Thursday, October 24, 2013

Well-funded pension attacks miss causes and effects

Bill Knight column for Mon., Tues. or Wed., Oct. 21, 22 or 23

Pension foes have shifted public attention to accounting so retiree benefits might be shifted to protect or expand corporate subsidies, like the $24 million that Archer Daniels Midland demands from the state of Illinois, according to a new report. It says the anti-pension campaign blames state or local budget problems exclusively on public pensions – pensions that were underfunded by legislatures for years so the money could be spent elsewhere, such as on corporate subsidies or politically popular tax cuts.

“This plot convinces states and cities to plead poverty to justify pension cuts, all while those states and cities spend massive amounts of taxpayer monies on stadiums, wasteful tax expenditures and other corporate subsidies,” said David Sirota, author of the new report “The Plot Against Pensions,” from the Institute for America’s Future.

“Those subsidies, in fact, are typically far larger than the public pension shortfalls,” Sirota writes, “yet they are preserved and retiree benefits are cut.

“Ultimately, this immoral bait-and-switch effectively finances corporate handouts with pensioners’ hard-earned money – and in the process, changes to pensions often end up enriching the banking industry,” he continues. “This is not pension 'reform'.”

Gov. Pat Quinn recently said he opposes any new business subsidies until the state’s public pensions are reformed, but Illinois already ranks at the top of states subsidizing corporations, according to Good Jobs First, a non-partisan group that documented at least 38 Walmart locations in the state receiving subsidies worth more than $152 million, for example.

It’s technically true that Illinois has a $100 billion “unfunded” pension liability, but that’s if all eligible recipients tried cashing out today.

“The most fundamental principle in ensuring a plan achieves a 100 percent funding ratio is ensuring that the plan sponsors pay the entire amount of the annual required contribution (ARC),” reports the National Institute on Retirement Security. “Anything short of a full ARC payment will have a negative impact on the plan’s funding ratio.”

Illinois, New Jersey and Rhode Island haven’t paid their obligations for decades, according to the National Public Pension Coalition.

In Springfield, a bipartisan committee of state lawmakers is supposedly close to proposing changes they say would save the state $138 billion, and Quinn said that makes him hopeful. But since the changes could include raising the retirement age and cutting Cost of Living guarantees, that hope isn’t shared by people affected.

“If true, these reports indicate that lawmakers do not yet appreciate how deep a cut in pension benefits a half-Consumer Price Index Cost of Living Adjustment [COLA] change represents,” says Dr. Howard Wial from the University of Illinois at Chicago. The “COLA adjustment would slash inflation-adjusted benefits by one-third for long-term (27-year) retirees.

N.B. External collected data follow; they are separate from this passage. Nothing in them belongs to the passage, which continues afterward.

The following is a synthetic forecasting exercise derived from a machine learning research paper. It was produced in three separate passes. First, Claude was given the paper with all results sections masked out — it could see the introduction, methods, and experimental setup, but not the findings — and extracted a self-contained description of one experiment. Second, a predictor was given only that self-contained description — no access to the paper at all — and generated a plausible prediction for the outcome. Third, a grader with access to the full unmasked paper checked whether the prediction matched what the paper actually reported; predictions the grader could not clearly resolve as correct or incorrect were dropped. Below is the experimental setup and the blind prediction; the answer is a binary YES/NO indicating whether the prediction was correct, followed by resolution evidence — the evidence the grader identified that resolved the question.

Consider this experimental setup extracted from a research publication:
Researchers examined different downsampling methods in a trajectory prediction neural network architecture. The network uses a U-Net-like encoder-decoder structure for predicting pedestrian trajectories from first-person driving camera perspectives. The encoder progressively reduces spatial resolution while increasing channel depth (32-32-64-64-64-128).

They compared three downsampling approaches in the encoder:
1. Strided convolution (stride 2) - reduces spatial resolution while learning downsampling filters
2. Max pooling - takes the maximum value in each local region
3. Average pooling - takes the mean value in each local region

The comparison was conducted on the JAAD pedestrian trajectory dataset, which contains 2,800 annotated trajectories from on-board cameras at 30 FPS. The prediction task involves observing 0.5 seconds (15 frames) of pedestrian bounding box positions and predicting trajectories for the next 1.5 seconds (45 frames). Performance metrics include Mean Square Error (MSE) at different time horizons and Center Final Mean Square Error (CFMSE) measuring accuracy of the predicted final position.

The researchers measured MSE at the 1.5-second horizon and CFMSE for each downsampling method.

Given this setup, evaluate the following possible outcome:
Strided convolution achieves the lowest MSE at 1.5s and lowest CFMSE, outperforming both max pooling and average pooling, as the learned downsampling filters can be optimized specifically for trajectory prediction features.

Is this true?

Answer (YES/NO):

“Only two of the 19 other state pension plans (in 10 other states) in which employees do not participate in Social Security [like Illinois] have less inflation protection,” Wial continues. “This change is an enormous cut in benefits – and for that reason potentially unconstitutional.”

Illinois’ constitution states that public pensions “shall be an enforceable contractual relationship, the benefit of which shall not be diminished or impaired.”

An overwhelming 80 percent of projected savings in the plan would be borne by retirees, Wial says, not the political or business interests that created the shortfall or benefited from it.

Courts have generally said that states cannot promise pension benefits to their employees as an inducement to get them to work for the state and then renege on those promises. Richard Kaplan, a law professor at the University of Illinois, says states trying to prove that reneging on their pension obligations is necessary to achieve some important public purpose would be difficult because that implies that the state cannot cut other expenses or raise new revenues to keep its promises.

In 2011, Illinois Senate President John Cullerton (D-Chicago) said corporate subsidies and tax exemptions would be part of the pension-overhaul debate, but that hasn’t happened. And that’s not surprising considering the money and power behind the pension attack, Sirota says.

“If you can focus the state budget debate on pension shortfalls, you can distract people from all the money going out the door for corporate subsidies,” he says. “It’s a brilliant political strategy.”

Further, framing the debate that way avoids the comparison that simple arithmetic would show. Sirota writes that annual pension shortfalls nationwide have been estimated at $48 billion, but New York Times data shows that states are spending about $80 billion a year in corporate subsidies.